◆ READING TEXT ◆
+++

# 14 image stack at 7x mag



## NateS (Jul 18, 2011)

I have not actually checked the magnification of this setup yet (probably won't) but all of the forums that recommended it tested it and it is at 7:1 at full bellows extension (which is how I shot these).  


This is the eyeball of a Hercules Beetle.  14 stacked images.







Same eyeball but from a more underneath angle






For reference, some regular macro shots of the beetle at around 1:1 and 1.5:1


----------



## Markw (Jul 19, 2011)

It's a cool idea and you executed it flawlessly, as always.  But the shots just arent aestethically appealing to me.  It would be much more useful to shoot something that is in some way identifiable.

Just a thought.
Mark


----------



## NateS (Jul 19, 2011)

Markw said:


> It's a cool idea and you executed it flawlessly, as always.  But the shots just arent aestethically appealing to me.  It would be much more useful to shoot something that is in some way identifiable.
> 
> Just a thought.
> Mark



I respect your opinion and honestly think some of my subjects are either "you get it" or "you don't".  These images were extremely well received on the macro and micro forums I posted them on but on here nobody really cares for them.  I've had this happen here before with some of my less-ordinary images.  Nothing against people on this forum, I just think some of my stuff is the type that just doesn't interest the masses.  I'm okay with that because I (and the photo microcography people) recognize the subject like many would with a butterfly picture.


----------



## Overread (Jul 19, 2011)

Macro bug addicts are different to artists 
And yeah different people look for different things in photography


As for the shots really great results there! Out of interest was the insect alive or dead for this series? I've done some highmag stuff but not yet really done such a high magnification stack.


----------



## NateS (Jul 19, 2011)

Overread said:


> Macro bug addicts are different to artists
> And yeah different people look for different things in photography
> 
> 
> As for the shots really great results there! Out of interest was the insect alive or dead for this series? I've done some highmag stuff but not yet really done such a high magnification stack.



The bug was dead which is why it was my first subject.  I found it in the parking lot at work.  I am working on setting up a stage that I can move on front/back and up/down access to position my subjects quickly.  This way I can put them to sleep with C02, cold, or ether (need to test the ether) and get shots quickly before they wake.


----------



## Markw (Jul 19, 2011)

After a second look, I like the second one.  I think if you did the same thing with the eye of a fly, it would be vastly successful.

+++

◆ DATASET CONTENT ◆
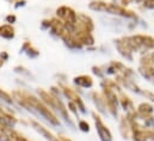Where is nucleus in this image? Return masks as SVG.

+++

◆ PROBLEM STATEMENT ◆
Name each user who posts in the beetle eye thread. The lines have nothing to do with the beetle eye thread.

◆ RESPONSE TO THE EXERCISE ◆
NateS, Markw, Overread